Rapportons-nous à la parabole de Jésus lorsqu’Il compare le pardon au Royaume des cieux. On observe que le Seigneur accorde le pardon à son serviteur avec une attitude hors du commun. Il remet toute sa dette, sans rien demander en retour. Pour Jésus, le pardon est tout à fait gratuit. En effet, si l’on retient quelque chose, ou attendons quelque chose de l’autre en retour, ce n’est plus un don qui est accordé, mais plutôt une entente que l’on fait avec l’autre.

Prenons conscience que nous avons été nous aussi pardonnés par le Père à plusieurs reprises pour nos manquements, et que cela a produit en nous une libération, un allègement, une élévation, un retour dans la vie, et même de la joie. Dans ce contexte, il va de soi que nous sommes invités à offrir tout cela à toute personne qui nous demande de lui accorder le pardon.

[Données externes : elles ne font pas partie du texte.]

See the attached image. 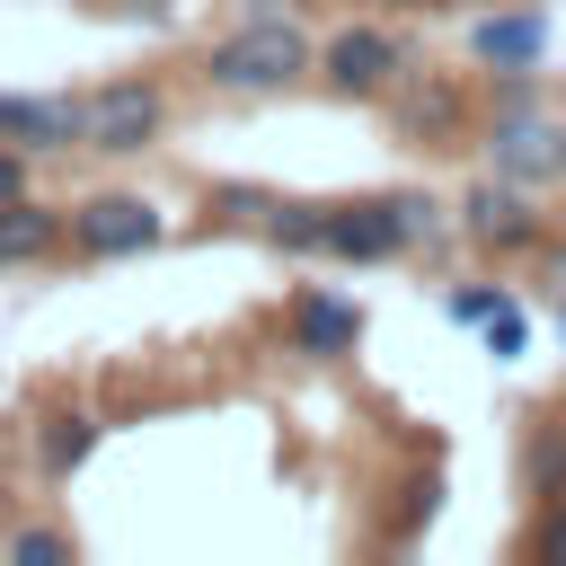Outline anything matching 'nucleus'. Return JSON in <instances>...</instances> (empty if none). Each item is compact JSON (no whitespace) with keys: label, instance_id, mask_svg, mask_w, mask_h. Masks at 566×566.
<instances>
[{"label":"nucleus","instance_id":"1","mask_svg":"<svg viewBox=\"0 0 566 566\" xmlns=\"http://www.w3.org/2000/svg\"><path fill=\"white\" fill-rule=\"evenodd\" d=\"M310 71H318V44L274 0H256V18H239L230 35L203 44V88H221V97H274V88H292Z\"/></svg>","mask_w":566,"mask_h":566},{"label":"nucleus","instance_id":"2","mask_svg":"<svg viewBox=\"0 0 566 566\" xmlns=\"http://www.w3.org/2000/svg\"><path fill=\"white\" fill-rule=\"evenodd\" d=\"M557 115H539V80L531 71H495V106H486V133H478V150H486V168L495 177H513V186H539V177H557Z\"/></svg>","mask_w":566,"mask_h":566},{"label":"nucleus","instance_id":"3","mask_svg":"<svg viewBox=\"0 0 566 566\" xmlns=\"http://www.w3.org/2000/svg\"><path fill=\"white\" fill-rule=\"evenodd\" d=\"M380 115H389V133H398L407 150H460L469 124H478V97H469L460 71H424V62H416V71L389 80Z\"/></svg>","mask_w":566,"mask_h":566},{"label":"nucleus","instance_id":"4","mask_svg":"<svg viewBox=\"0 0 566 566\" xmlns=\"http://www.w3.org/2000/svg\"><path fill=\"white\" fill-rule=\"evenodd\" d=\"M159 133H168V88H159L150 71L80 88V150H97V159H142Z\"/></svg>","mask_w":566,"mask_h":566},{"label":"nucleus","instance_id":"5","mask_svg":"<svg viewBox=\"0 0 566 566\" xmlns=\"http://www.w3.org/2000/svg\"><path fill=\"white\" fill-rule=\"evenodd\" d=\"M398 71H416V44H407L398 27H380V18H354V27H336V35L318 44V71H310V80H318L327 97H363V106H380Z\"/></svg>","mask_w":566,"mask_h":566},{"label":"nucleus","instance_id":"6","mask_svg":"<svg viewBox=\"0 0 566 566\" xmlns=\"http://www.w3.org/2000/svg\"><path fill=\"white\" fill-rule=\"evenodd\" d=\"M62 221H71V256H88V265H124V256H150L168 239V212L133 186L80 195V203H62Z\"/></svg>","mask_w":566,"mask_h":566},{"label":"nucleus","instance_id":"7","mask_svg":"<svg viewBox=\"0 0 566 566\" xmlns=\"http://www.w3.org/2000/svg\"><path fill=\"white\" fill-rule=\"evenodd\" d=\"M451 212H460V239L486 248V256H531V248H548V212H539L513 177H495V168H486Z\"/></svg>","mask_w":566,"mask_h":566},{"label":"nucleus","instance_id":"8","mask_svg":"<svg viewBox=\"0 0 566 566\" xmlns=\"http://www.w3.org/2000/svg\"><path fill=\"white\" fill-rule=\"evenodd\" d=\"M283 336H292V354H310V363H345V354L363 345V301H345V292H327V283H301V292L283 301Z\"/></svg>","mask_w":566,"mask_h":566},{"label":"nucleus","instance_id":"9","mask_svg":"<svg viewBox=\"0 0 566 566\" xmlns=\"http://www.w3.org/2000/svg\"><path fill=\"white\" fill-rule=\"evenodd\" d=\"M539 53H548V9L539 0L478 9V27H469V62L478 71H539Z\"/></svg>","mask_w":566,"mask_h":566},{"label":"nucleus","instance_id":"10","mask_svg":"<svg viewBox=\"0 0 566 566\" xmlns=\"http://www.w3.org/2000/svg\"><path fill=\"white\" fill-rule=\"evenodd\" d=\"M0 142L27 150V159L80 150V97H27V88H0Z\"/></svg>","mask_w":566,"mask_h":566},{"label":"nucleus","instance_id":"11","mask_svg":"<svg viewBox=\"0 0 566 566\" xmlns=\"http://www.w3.org/2000/svg\"><path fill=\"white\" fill-rule=\"evenodd\" d=\"M62 248H71L62 203H44V195H9V203H0V274H9V265H53Z\"/></svg>","mask_w":566,"mask_h":566},{"label":"nucleus","instance_id":"12","mask_svg":"<svg viewBox=\"0 0 566 566\" xmlns=\"http://www.w3.org/2000/svg\"><path fill=\"white\" fill-rule=\"evenodd\" d=\"M97 433H106V424H97L88 407H62V416H44V424H35V469H44V478H71V469L97 451Z\"/></svg>","mask_w":566,"mask_h":566},{"label":"nucleus","instance_id":"13","mask_svg":"<svg viewBox=\"0 0 566 566\" xmlns=\"http://www.w3.org/2000/svg\"><path fill=\"white\" fill-rule=\"evenodd\" d=\"M522 566H566V486L531 495V522H522Z\"/></svg>","mask_w":566,"mask_h":566},{"label":"nucleus","instance_id":"14","mask_svg":"<svg viewBox=\"0 0 566 566\" xmlns=\"http://www.w3.org/2000/svg\"><path fill=\"white\" fill-rule=\"evenodd\" d=\"M0 557H9V566H71L80 539L53 531V522H18V531H0Z\"/></svg>","mask_w":566,"mask_h":566},{"label":"nucleus","instance_id":"15","mask_svg":"<svg viewBox=\"0 0 566 566\" xmlns=\"http://www.w3.org/2000/svg\"><path fill=\"white\" fill-rule=\"evenodd\" d=\"M274 203H283L274 186H212V195H203V212H212L221 230H265V212H274Z\"/></svg>","mask_w":566,"mask_h":566},{"label":"nucleus","instance_id":"16","mask_svg":"<svg viewBox=\"0 0 566 566\" xmlns=\"http://www.w3.org/2000/svg\"><path fill=\"white\" fill-rule=\"evenodd\" d=\"M522 478H531V495L566 486V424H539V433H531V460H522Z\"/></svg>","mask_w":566,"mask_h":566},{"label":"nucleus","instance_id":"17","mask_svg":"<svg viewBox=\"0 0 566 566\" xmlns=\"http://www.w3.org/2000/svg\"><path fill=\"white\" fill-rule=\"evenodd\" d=\"M478 336H486V354H495V363H513V354L531 345V318H522V301H504V310H495Z\"/></svg>","mask_w":566,"mask_h":566},{"label":"nucleus","instance_id":"18","mask_svg":"<svg viewBox=\"0 0 566 566\" xmlns=\"http://www.w3.org/2000/svg\"><path fill=\"white\" fill-rule=\"evenodd\" d=\"M504 301H513L504 283H460V292H451V318H460V327H486Z\"/></svg>","mask_w":566,"mask_h":566},{"label":"nucleus","instance_id":"19","mask_svg":"<svg viewBox=\"0 0 566 566\" xmlns=\"http://www.w3.org/2000/svg\"><path fill=\"white\" fill-rule=\"evenodd\" d=\"M9 195H27V150L0 142V203H9Z\"/></svg>","mask_w":566,"mask_h":566},{"label":"nucleus","instance_id":"20","mask_svg":"<svg viewBox=\"0 0 566 566\" xmlns=\"http://www.w3.org/2000/svg\"><path fill=\"white\" fill-rule=\"evenodd\" d=\"M433 9H495V0H433Z\"/></svg>","mask_w":566,"mask_h":566},{"label":"nucleus","instance_id":"21","mask_svg":"<svg viewBox=\"0 0 566 566\" xmlns=\"http://www.w3.org/2000/svg\"><path fill=\"white\" fill-rule=\"evenodd\" d=\"M557 177H566V133H557Z\"/></svg>","mask_w":566,"mask_h":566}]
</instances>
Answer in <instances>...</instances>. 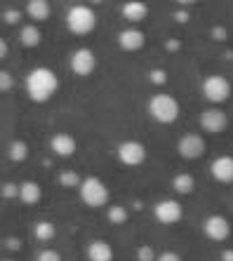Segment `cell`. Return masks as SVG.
Listing matches in <instances>:
<instances>
[{"label":"cell","instance_id":"obj_37","mask_svg":"<svg viewBox=\"0 0 233 261\" xmlns=\"http://www.w3.org/2000/svg\"><path fill=\"white\" fill-rule=\"evenodd\" d=\"M174 17H177V21H186V12H177Z\"/></svg>","mask_w":233,"mask_h":261},{"label":"cell","instance_id":"obj_20","mask_svg":"<svg viewBox=\"0 0 233 261\" xmlns=\"http://www.w3.org/2000/svg\"><path fill=\"white\" fill-rule=\"evenodd\" d=\"M172 189L177 191L179 195H189V193H193V189H196V179L191 174H186V172H182V174H177L172 179Z\"/></svg>","mask_w":233,"mask_h":261},{"label":"cell","instance_id":"obj_5","mask_svg":"<svg viewBox=\"0 0 233 261\" xmlns=\"http://www.w3.org/2000/svg\"><path fill=\"white\" fill-rule=\"evenodd\" d=\"M202 97L208 99L210 103H215V106L228 101V97H231L228 78H224V75H208L202 80Z\"/></svg>","mask_w":233,"mask_h":261},{"label":"cell","instance_id":"obj_38","mask_svg":"<svg viewBox=\"0 0 233 261\" xmlns=\"http://www.w3.org/2000/svg\"><path fill=\"white\" fill-rule=\"evenodd\" d=\"M3 261H12V259H3Z\"/></svg>","mask_w":233,"mask_h":261},{"label":"cell","instance_id":"obj_9","mask_svg":"<svg viewBox=\"0 0 233 261\" xmlns=\"http://www.w3.org/2000/svg\"><path fill=\"white\" fill-rule=\"evenodd\" d=\"M94 68H97V57H94L92 49L80 47V49H75L73 55H71V71H73L78 78H87V75H92Z\"/></svg>","mask_w":233,"mask_h":261},{"label":"cell","instance_id":"obj_10","mask_svg":"<svg viewBox=\"0 0 233 261\" xmlns=\"http://www.w3.org/2000/svg\"><path fill=\"white\" fill-rule=\"evenodd\" d=\"M177 151L179 155L184 160H198L205 155V139H202L200 134H184L177 144Z\"/></svg>","mask_w":233,"mask_h":261},{"label":"cell","instance_id":"obj_30","mask_svg":"<svg viewBox=\"0 0 233 261\" xmlns=\"http://www.w3.org/2000/svg\"><path fill=\"white\" fill-rule=\"evenodd\" d=\"M151 83H153V85H165V83H167V75H165V71H160V68H156V71H151Z\"/></svg>","mask_w":233,"mask_h":261},{"label":"cell","instance_id":"obj_35","mask_svg":"<svg viewBox=\"0 0 233 261\" xmlns=\"http://www.w3.org/2000/svg\"><path fill=\"white\" fill-rule=\"evenodd\" d=\"M221 259H224V261H233V252H228V249H226V252L221 254Z\"/></svg>","mask_w":233,"mask_h":261},{"label":"cell","instance_id":"obj_32","mask_svg":"<svg viewBox=\"0 0 233 261\" xmlns=\"http://www.w3.org/2000/svg\"><path fill=\"white\" fill-rule=\"evenodd\" d=\"M5 245H7V247H10V249H17V247H19L17 238H7V240H5Z\"/></svg>","mask_w":233,"mask_h":261},{"label":"cell","instance_id":"obj_24","mask_svg":"<svg viewBox=\"0 0 233 261\" xmlns=\"http://www.w3.org/2000/svg\"><path fill=\"white\" fill-rule=\"evenodd\" d=\"M59 184H62V186H68V189H78L80 176L75 174V172H62V174H59Z\"/></svg>","mask_w":233,"mask_h":261},{"label":"cell","instance_id":"obj_3","mask_svg":"<svg viewBox=\"0 0 233 261\" xmlns=\"http://www.w3.org/2000/svg\"><path fill=\"white\" fill-rule=\"evenodd\" d=\"M78 193H80V200L85 202L87 207H92V210H99V207H106L109 205V189H106V184L97 176H87L83 179L78 186Z\"/></svg>","mask_w":233,"mask_h":261},{"label":"cell","instance_id":"obj_16","mask_svg":"<svg viewBox=\"0 0 233 261\" xmlns=\"http://www.w3.org/2000/svg\"><path fill=\"white\" fill-rule=\"evenodd\" d=\"M26 14L40 24V21H47L49 14H52V7H49V0H29L26 3Z\"/></svg>","mask_w":233,"mask_h":261},{"label":"cell","instance_id":"obj_15","mask_svg":"<svg viewBox=\"0 0 233 261\" xmlns=\"http://www.w3.org/2000/svg\"><path fill=\"white\" fill-rule=\"evenodd\" d=\"M120 12H123L125 21H130V24H139V21H144V19L148 17V5L144 3V0H127Z\"/></svg>","mask_w":233,"mask_h":261},{"label":"cell","instance_id":"obj_14","mask_svg":"<svg viewBox=\"0 0 233 261\" xmlns=\"http://www.w3.org/2000/svg\"><path fill=\"white\" fill-rule=\"evenodd\" d=\"M144 43H146V36L139 29H125L118 33V45L125 52H137V49L144 47Z\"/></svg>","mask_w":233,"mask_h":261},{"label":"cell","instance_id":"obj_25","mask_svg":"<svg viewBox=\"0 0 233 261\" xmlns=\"http://www.w3.org/2000/svg\"><path fill=\"white\" fill-rule=\"evenodd\" d=\"M137 261H158V259H156L153 247H148V245H141V247L137 249Z\"/></svg>","mask_w":233,"mask_h":261},{"label":"cell","instance_id":"obj_12","mask_svg":"<svg viewBox=\"0 0 233 261\" xmlns=\"http://www.w3.org/2000/svg\"><path fill=\"white\" fill-rule=\"evenodd\" d=\"M78 148V141H75L73 134L68 132H57L52 139H49V151L55 153L57 158H71Z\"/></svg>","mask_w":233,"mask_h":261},{"label":"cell","instance_id":"obj_8","mask_svg":"<svg viewBox=\"0 0 233 261\" xmlns=\"http://www.w3.org/2000/svg\"><path fill=\"white\" fill-rule=\"evenodd\" d=\"M153 217H156V221H160V224L174 226V224H179V221H182V217H184V210H182V205H179L177 200L165 198V200L156 202Z\"/></svg>","mask_w":233,"mask_h":261},{"label":"cell","instance_id":"obj_22","mask_svg":"<svg viewBox=\"0 0 233 261\" xmlns=\"http://www.w3.org/2000/svg\"><path fill=\"white\" fill-rule=\"evenodd\" d=\"M7 155H10L12 163H24V160L29 158V146H26L24 141H12L10 148H7Z\"/></svg>","mask_w":233,"mask_h":261},{"label":"cell","instance_id":"obj_7","mask_svg":"<svg viewBox=\"0 0 233 261\" xmlns=\"http://www.w3.org/2000/svg\"><path fill=\"white\" fill-rule=\"evenodd\" d=\"M116 153H118V160L123 165H127V167H137V165H141L146 160V148H144V144L135 141V139L118 144Z\"/></svg>","mask_w":233,"mask_h":261},{"label":"cell","instance_id":"obj_17","mask_svg":"<svg viewBox=\"0 0 233 261\" xmlns=\"http://www.w3.org/2000/svg\"><path fill=\"white\" fill-rule=\"evenodd\" d=\"M87 259L90 261H113V249L106 240H92L87 245Z\"/></svg>","mask_w":233,"mask_h":261},{"label":"cell","instance_id":"obj_36","mask_svg":"<svg viewBox=\"0 0 233 261\" xmlns=\"http://www.w3.org/2000/svg\"><path fill=\"white\" fill-rule=\"evenodd\" d=\"M212 33H215V36H217V40H224V31H221V29H215V31H212Z\"/></svg>","mask_w":233,"mask_h":261},{"label":"cell","instance_id":"obj_6","mask_svg":"<svg viewBox=\"0 0 233 261\" xmlns=\"http://www.w3.org/2000/svg\"><path fill=\"white\" fill-rule=\"evenodd\" d=\"M200 127L205 129L208 134H221L224 129L228 127V116H226V111L212 103L210 109H205V111L200 113Z\"/></svg>","mask_w":233,"mask_h":261},{"label":"cell","instance_id":"obj_18","mask_svg":"<svg viewBox=\"0 0 233 261\" xmlns=\"http://www.w3.org/2000/svg\"><path fill=\"white\" fill-rule=\"evenodd\" d=\"M40 198H43V189L36 181H24L19 186V200L24 205H36L40 202Z\"/></svg>","mask_w":233,"mask_h":261},{"label":"cell","instance_id":"obj_11","mask_svg":"<svg viewBox=\"0 0 233 261\" xmlns=\"http://www.w3.org/2000/svg\"><path fill=\"white\" fill-rule=\"evenodd\" d=\"M202 231L210 240H215V243H224L228 236H231V224H228L226 217H221V214H212L202 221Z\"/></svg>","mask_w":233,"mask_h":261},{"label":"cell","instance_id":"obj_33","mask_svg":"<svg viewBox=\"0 0 233 261\" xmlns=\"http://www.w3.org/2000/svg\"><path fill=\"white\" fill-rule=\"evenodd\" d=\"M177 5H182V7H191V5H196L198 0H174Z\"/></svg>","mask_w":233,"mask_h":261},{"label":"cell","instance_id":"obj_19","mask_svg":"<svg viewBox=\"0 0 233 261\" xmlns=\"http://www.w3.org/2000/svg\"><path fill=\"white\" fill-rule=\"evenodd\" d=\"M40 40H43V33H40V29H38L36 24H26L21 26V31H19V43L24 45V47H38L40 45Z\"/></svg>","mask_w":233,"mask_h":261},{"label":"cell","instance_id":"obj_4","mask_svg":"<svg viewBox=\"0 0 233 261\" xmlns=\"http://www.w3.org/2000/svg\"><path fill=\"white\" fill-rule=\"evenodd\" d=\"M66 26L73 36H87L97 26V14L87 5H73L66 14Z\"/></svg>","mask_w":233,"mask_h":261},{"label":"cell","instance_id":"obj_13","mask_svg":"<svg viewBox=\"0 0 233 261\" xmlns=\"http://www.w3.org/2000/svg\"><path fill=\"white\" fill-rule=\"evenodd\" d=\"M210 172L219 184H233V158L231 155H219L212 160Z\"/></svg>","mask_w":233,"mask_h":261},{"label":"cell","instance_id":"obj_34","mask_svg":"<svg viewBox=\"0 0 233 261\" xmlns=\"http://www.w3.org/2000/svg\"><path fill=\"white\" fill-rule=\"evenodd\" d=\"M0 55H3V59H5V55H7V43H5V40L0 43Z\"/></svg>","mask_w":233,"mask_h":261},{"label":"cell","instance_id":"obj_21","mask_svg":"<svg viewBox=\"0 0 233 261\" xmlns=\"http://www.w3.org/2000/svg\"><path fill=\"white\" fill-rule=\"evenodd\" d=\"M57 233L55 224H49V221H38L36 226H33V236H36V240H40V243H47V240H52Z\"/></svg>","mask_w":233,"mask_h":261},{"label":"cell","instance_id":"obj_27","mask_svg":"<svg viewBox=\"0 0 233 261\" xmlns=\"http://www.w3.org/2000/svg\"><path fill=\"white\" fill-rule=\"evenodd\" d=\"M38 261H62V254H59L57 249H43V252L38 254Z\"/></svg>","mask_w":233,"mask_h":261},{"label":"cell","instance_id":"obj_26","mask_svg":"<svg viewBox=\"0 0 233 261\" xmlns=\"http://www.w3.org/2000/svg\"><path fill=\"white\" fill-rule=\"evenodd\" d=\"M12 87H14L12 73H10V71H3V73H0V90H3V92H10Z\"/></svg>","mask_w":233,"mask_h":261},{"label":"cell","instance_id":"obj_2","mask_svg":"<svg viewBox=\"0 0 233 261\" xmlns=\"http://www.w3.org/2000/svg\"><path fill=\"white\" fill-rule=\"evenodd\" d=\"M148 116L160 125H170L179 118V101L172 94H153L148 101Z\"/></svg>","mask_w":233,"mask_h":261},{"label":"cell","instance_id":"obj_23","mask_svg":"<svg viewBox=\"0 0 233 261\" xmlns=\"http://www.w3.org/2000/svg\"><path fill=\"white\" fill-rule=\"evenodd\" d=\"M109 221L111 224H125V221H127V210H125L123 205L109 207Z\"/></svg>","mask_w":233,"mask_h":261},{"label":"cell","instance_id":"obj_1","mask_svg":"<svg viewBox=\"0 0 233 261\" xmlns=\"http://www.w3.org/2000/svg\"><path fill=\"white\" fill-rule=\"evenodd\" d=\"M57 87H59L57 73L45 66L33 68V71L26 75V92H29L31 101H36V103L49 101V99L57 94Z\"/></svg>","mask_w":233,"mask_h":261},{"label":"cell","instance_id":"obj_31","mask_svg":"<svg viewBox=\"0 0 233 261\" xmlns=\"http://www.w3.org/2000/svg\"><path fill=\"white\" fill-rule=\"evenodd\" d=\"M158 261H182V256H179L177 252H163V254L158 256Z\"/></svg>","mask_w":233,"mask_h":261},{"label":"cell","instance_id":"obj_29","mask_svg":"<svg viewBox=\"0 0 233 261\" xmlns=\"http://www.w3.org/2000/svg\"><path fill=\"white\" fill-rule=\"evenodd\" d=\"M19 19H21V14L17 12V10H5V12H3V21H5V24H17Z\"/></svg>","mask_w":233,"mask_h":261},{"label":"cell","instance_id":"obj_28","mask_svg":"<svg viewBox=\"0 0 233 261\" xmlns=\"http://www.w3.org/2000/svg\"><path fill=\"white\" fill-rule=\"evenodd\" d=\"M3 198H7V200H10V198H19V186H14V184H3Z\"/></svg>","mask_w":233,"mask_h":261}]
</instances>
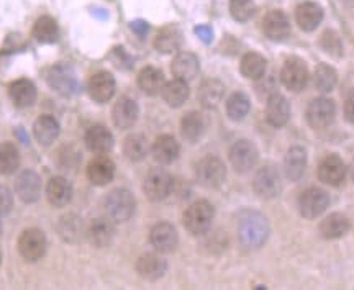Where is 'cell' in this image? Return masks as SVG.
Segmentation results:
<instances>
[{
  "label": "cell",
  "mask_w": 354,
  "mask_h": 290,
  "mask_svg": "<svg viewBox=\"0 0 354 290\" xmlns=\"http://www.w3.org/2000/svg\"><path fill=\"white\" fill-rule=\"evenodd\" d=\"M113 177H115V164L109 156L99 155L88 162L87 179L94 184V186L97 187L107 186V184L113 181Z\"/></svg>",
  "instance_id": "17"
},
{
  "label": "cell",
  "mask_w": 354,
  "mask_h": 290,
  "mask_svg": "<svg viewBox=\"0 0 354 290\" xmlns=\"http://www.w3.org/2000/svg\"><path fill=\"white\" fill-rule=\"evenodd\" d=\"M57 230H59L61 238L71 241V243H76V241L81 240L84 233L81 218L76 217V215H66V217L61 218Z\"/></svg>",
  "instance_id": "43"
},
{
  "label": "cell",
  "mask_w": 354,
  "mask_h": 290,
  "mask_svg": "<svg viewBox=\"0 0 354 290\" xmlns=\"http://www.w3.org/2000/svg\"><path fill=\"white\" fill-rule=\"evenodd\" d=\"M313 82H315L317 90H320L322 94H328L338 84V72L330 64H318L313 72Z\"/></svg>",
  "instance_id": "40"
},
{
  "label": "cell",
  "mask_w": 354,
  "mask_h": 290,
  "mask_svg": "<svg viewBox=\"0 0 354 290\" xmlns=\"http://www.w3.org/2000/svg\"><path fill=\"white\" fill-rule=\"evenodd\" d=\"M0 235H2V223H0Z\"/></svg>",
  "instance_id": "52"
},
{
  "label": "cell",
  "mask_w": 354,
  "mask_h": 290,
  "mask_svg": "<svg viewBox=\"0 0 354 290\" xmlns=\"http://www.w3.org/2000/svg\"><path fill=\"white\" fill-rule=\"evenodd\" d=\"M253 188L256 195H259L261 199H276L282 191L281 175L272 166H264L254 175Z\"/></svg>",
  "instance_id": "12"
},
{
  "label": "cell",
  "mask_w": 354,
  "mask_h": 290,
  "mask_svg": "<svg viewBox=\"0 0 354 290\" xmlns=\"http://www.w3.org/2000/svg\"><path fill=\"white\" fill-rule=\"evenodd\" d=\"M86 146L95 155H107L113 148V135L107 126L94 125L86 131Z\"/></svg>",
  "instance_id": "20"
},
{
  "label": "cell",
  "mask_w": 354,
  "mask_h": 290,
  "mask_svg": "<svg viewBox=\"0 0 354 290\" xmlns=\"http://www.w3.org/2000/svg\"><path fill=\"white\" fill-rule=\"evenodd\" d=\"M149 241L158 253H172L179 243L176 228L167 222H161L154 225L149 231Z\"/></svg>",
  "instance_id": "14"
},
{
  "label": "cell",
  "mask_w": 354,
  "mask_h": 290,
  "mask_svg": "<svg viewBox=\"0 0 354 290\" xmlns=\"http://www.w3.org/2000/svg\"><path fill=\"white\" fill-rule=\"evenodd\" d=\"M167 271V262L165 258H161L159 254H145L138 259L136 262V272L143 278L145 280L154 282V280L161 279Z\"/></svg>",
  "instance_id": "23"
},
{
  "label": "cell",
  "mask_w": 354,
  "mask_h": 290,
  "mask_svg": "<svg viewBox=\"0 0 354 290\" xmlns=\"http://www.w3.org/2000/svg\"><path fill=\"white\" fill-rule=\"evenodd\" d=\"M251 104L245 92H234L227 100V113L232 120H243L250 113Z\"/></svg>",
  "instance_id": "42"
},
{
  "label": "cell",
  "mask_w": 354,
  "mask_h": 290,
  "mask_svg": "<svg viewBox=\"0 0 354 290\" xmlns=\"http://www.w3.org/2000/svg\"><path fill=\"white\" fill-rule=\"evenodd\" d=\"M320 45L328 55L335 56V58H342L343 56V43L342 38L338 37L335 32H325L322 37Z\"/></svg>",
  "instance_id": "45"
},
{
  "label": "cell",
  "mask_w": 354,
  "mask_h": 290,
  "mask_svg": "<svg viewBox=\"0 0 354 290\" xmlns=\"http://www.w3.org/2000/svg\"><path fill=\"white\" fill-rule=\"evenodd\" d=\"M0 262H2V253H0Z\"/></svg>",
  "instance_id": "53"
},
{
  "label": "cell",
  "mask_w": 354,
  "mask_h": 290,
  "mask_svg": "<svg viewBox=\"0 0 354 290\" xmlns=\"http://www.w3.org/2000/svg\"><path fill=\"white\" fill-rule=\"evenodd\" d=\"M349 174H351V181L354 182V160L351 162V168H349Z\"/></svg>",
  "instance_id": "51"
},
{
  "label": "cell",
  "mask_w": 354,
  "mask_h": 290,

On assiste alors à une expérience de cœur à cœur avec l’autre ayant comme médium l’amour de Dieu qui se donne. C’est par Lui avec Lui et en Lui que se réalise cet acte spirituel. Un amour qui s’accueille en toute gratuité pour être redonné de la même façon. Et plus nous le donnons, plus il nous est donné. Nous faisons alors une expérience de la bonté de Dieu pour toute l’humanité dont nous faisons partie.

Finalement, considérant tout ce que nous perdons lorsque nous retenons le pardon à l’autre, on comprend mieux la mise en garde de Jésus à la fin de la parabole où Il nous dit qu’Il nous retirera le pardon que nous avons déjà reçu si nous ne pardonnons pas à notre tour. En effet, il peut arriver qu’ayant reçu le pardon de Dieu, on retrouve une telle puissance de vie, qu’inconsciemment on oublie le don qui nous a été fait et notre mission de le retransmettre. Dans d’autres cas, comme le serviteur de la parabole, on n’accueille pas le pardon avec le cœur. Alors, on ne comprend pas ce qui nous arrive de si extraordinaire, et nous ne voyons pas l’intérêt à le redonner. C’est alors que le don se tarit en nous.

Le pardon ouvre à la relation à Dieu autant pour celui ou celle qui le donne que pour celui ou celle qui le reçoit. C’est une manière pour Dieu de rejoindre toute personne qui s’est perdue en coupant volontairement ou non sa relation au Divin.

Ainsi, comportons-nous avec justesse divine envers l’autre comme le Seigneur se comporte envers nous-mêmes. Pour nous aider, Dieu nous a envoyé son Fils incarné dans notre dimension humaine pour nous montrer que c’est possible d’y parvenir. N’hésitons pas à Lui demander de nous aider pour vivre et faire vivre à d’autres cette ouverture à l’amour de son Père.

Bonne continuation dans l’approfondissement du mystère du pardon.